## PROMPT A
Do the following statements agree with the speech to the State Foresters below? Answer yes or no for each and quote the words of the speech that decide it. (i) The Forest Service had $1.15 billion in Recovery Act funds. (ii) The Farm Bill stated its requirement three years earlier. (iii) Less than $5 million in Recovery Act funds went to the Florida Community Fuels Management Program.
## PROMPT B
In the speech to the State Foresters below, which Florida agency did the Forest Service work with to apply Recovery Act funds?

As usual, it is a pleasure to be here. The State Foresters are the most important partners we have in restoring and maintaining forest health on a landscape scale.
I would like to start by congratulating you for completing the statewide assessments and strategies. It’s been two years since the Farm Bill stated the requirement, and in that time you have made a tremendous effort. You have identified the critical concerns of our times and the critical landscapes for our future. By focusing on all lands—state, private, Tribal, and federal—you have laid the groundwork for great things to come. You have strategically assessed the forest areas with the greatest need, the highest value, or the largest potential for innovation, where we will get the most bang for the buck. The result will be healthier and more resilient landscapes … better and more fire-adapted communities … improved habitat, air, and water quality … and a host of other public benefits that come from actively managed forests.
Just as important as the results was the process. In preparing the assessments and strategies, you engaged a wide range of partners, taking into account a wide range of views, building trust and a basis for future collaboration. Thanks to you, every part of our country will have a meaningful account of America’s forests, a targeted plan for addressing them, and a firm foundation for collaborative action.
I would also like to thank you for helping us implement the Recovery Act. This is an unprecedented effort to jumpstart our economy, to create or save millions of jobs, and to put a down payment on addressing long-neglected challenges such as infrastructure improvements, energy independence, and climate change. The Forest Service had $1.15 billion in Recovery Act funds, and—in the spirit of landscape-scale conservation—many of the projects were collaborative efforts with the states. Here in Florida, for example, we worked with the Florida Division of Forestry to apply more than $7 million in Recovery Act funds for the Florida Community Fuels Management Program. Funds went toward mitigating hazardous fuels, building Firewise communities, and preparing community wildfire protection plans.

## RECORDS SHOWN
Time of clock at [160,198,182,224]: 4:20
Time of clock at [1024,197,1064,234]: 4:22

...

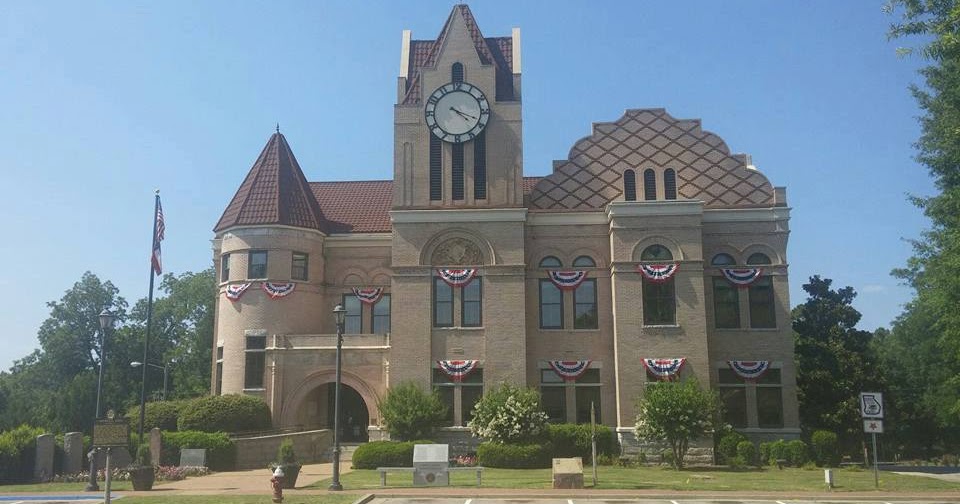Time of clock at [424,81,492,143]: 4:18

---

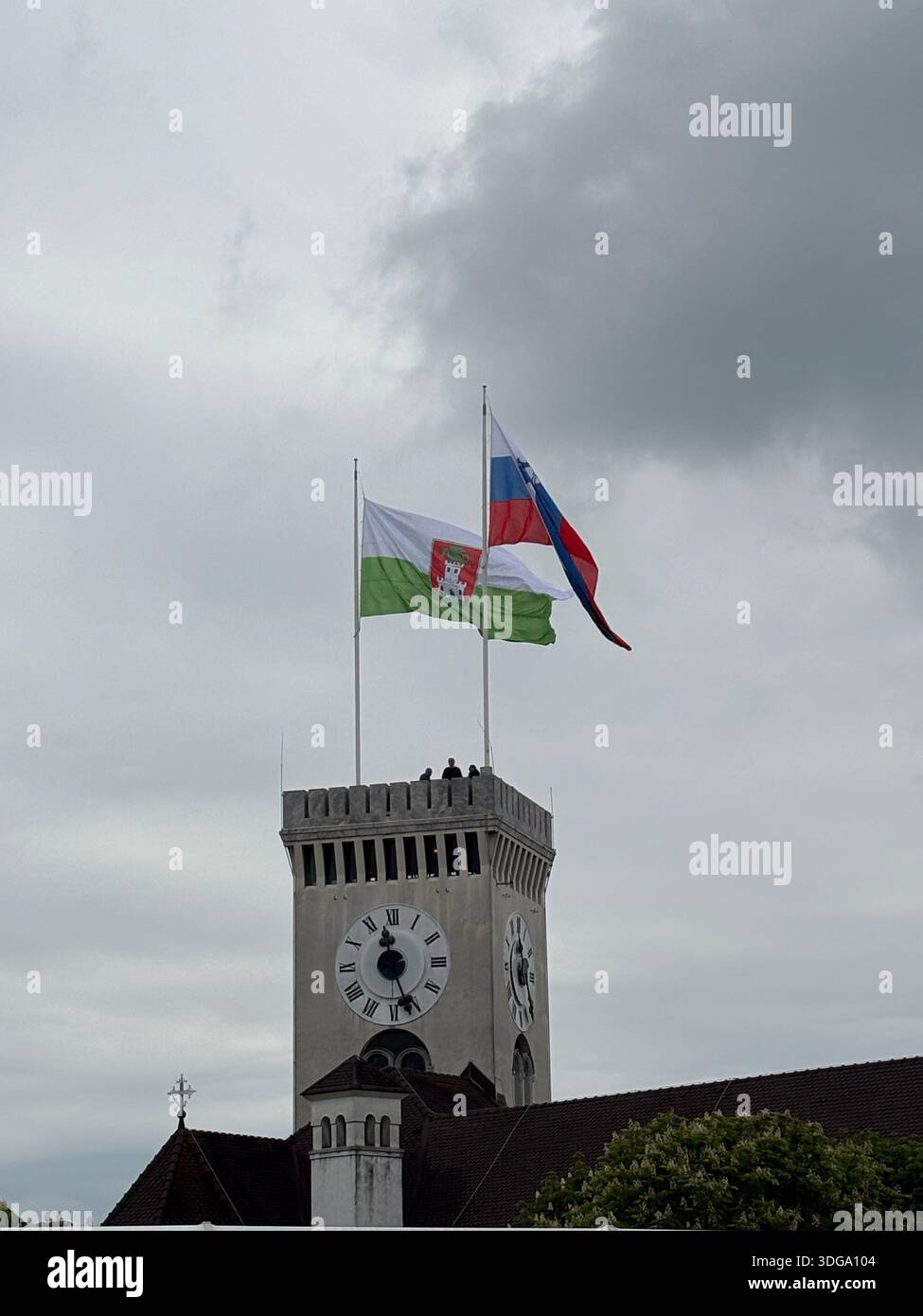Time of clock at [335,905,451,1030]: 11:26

## EXERCISE SOLUTION A
(i) Yes: "The Forest Service had $1.15 billion in Recovery Act funds"
(ii) No: "It’s been two years since the Farm Bill stated the requirement"
(iii) No: "more than $7 million in Recovery Act funds for the Florida Community Fuels Management Program"

## EXERCISE SOLUTION B
The Florida Division of Forestry.